──────── PASSAGE SHOWN

Figure 9: Three Tier Architecture

Often want to change the data a server is managing, as well as read it
- Update a description of an experiment, change your preferred email address, etc.
The industrial-strength solution is to use a three-tier architecture
- CGI program stuffs parameters from HTTP requests into SQL queries
- Runs the queries
- Translates results into HTML to send back to the client

Maintaining State in Files

Simple programs can often get away with using files
- The CGI program re-reads the file each time it processes a request
- And re-writes it if there have been any updates

Example: append messages to a web page

Old messages are saved in a file, one per line

Hi, is anyone reading this site?
I was wondering the same thing.
I wasn't sure if we were supposed to post here.
Good point.  Is there way to delete messages?

Script checks the incoming parameters to decide what to do

If newmessage is there, append it, and display results
If newmessage isn't there, someone's visiting the page, rather than submitting the form

# Get existing messages.
infile = open('messages.txt', 'r')
lines = [x.rstrip() for x in infile.readlines()]
infile.close()

# Add more data?
form = cgi.FieldStorage()
if form.has_key('newmessage'):
    lines.append(form.getfirst('newmessage'))
    outfile = open('messages.txt', 'w')
    for line in lines:
        print >> outfile, line
    outfile.close()

Questions on CGI?

AJAX

AJAX (Asynchronous Javascript And XML) provides:
- Increased usability (on-page server interaction)
- Client-side state
- Enhanced user experience (possibly)
Basic AJAX idea:
1. Javascript in browser sends a request to server using XMLHttpRequest()
2. Server CGI processes request and sends back response, usually as an XML document
3. Javascript in browser receives response, parses the XML and (using DOM) extracts the information
4. Results are presented to the user, or used to modify the interface in some way

XMLHttpRequest Example


// Handle the XMLHttpRequest
function sendRequest(sql)

────────────────

WORK ORDER A
Decide whether each statement below agrees with the passage on server state and AJAX. For each, answer yes or no and quote the words of the passage that decide it. (i) In the file-based example, old messages are stored one per line. (ii) In the basic AJAX idea, the server usually sends its response back as an HTML document. (iii) The CGI program re-reads the file only when there have been updates.
WORK ORDER B
From the passage on server state and AJAX, reproduce the text between "Maintaining State in" and "to delete messages?", inclusive, with every character unchanged.

──────── DATA BELOW

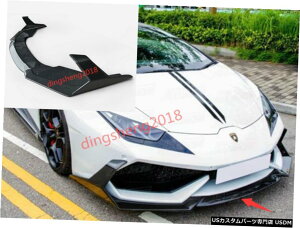 �G�A���p�[�c Lamborghin�E���J��LP610 DM�̂��߂ɃJ�[�{���t�@�C�o�[�G�N�X�e���A�o���p�[�t�B�b�g�t�����g�E�{�[�h Carbon Fiber Exterior Bumper Fit Front Board For Lamborghin Huracan LP610 DM �y���s�A���i�z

────────────────

TASK RESPONSE A
(i) Yes: "Old messages are saved in a file, one per line"
(ii) No: "Server CGI processes request and sends back response, usually as an XML document"
(iii) No: "The CGI program re-reads the file each time it processes a request"

TASK RESPONSE B
Maintaining State in Files

Simple programs can often get away with using files
- The CGI program re-reads the file each time it processes a request
- And re-writes it if there have been any updates

Example: append messages to a web page

Old messages are saved in a file, one per line

Hi, is anyone reading this site?
I was wondering the same thing.
I wasn't sure if we were supposed to post here.
Good point.  Is there way to delete messages?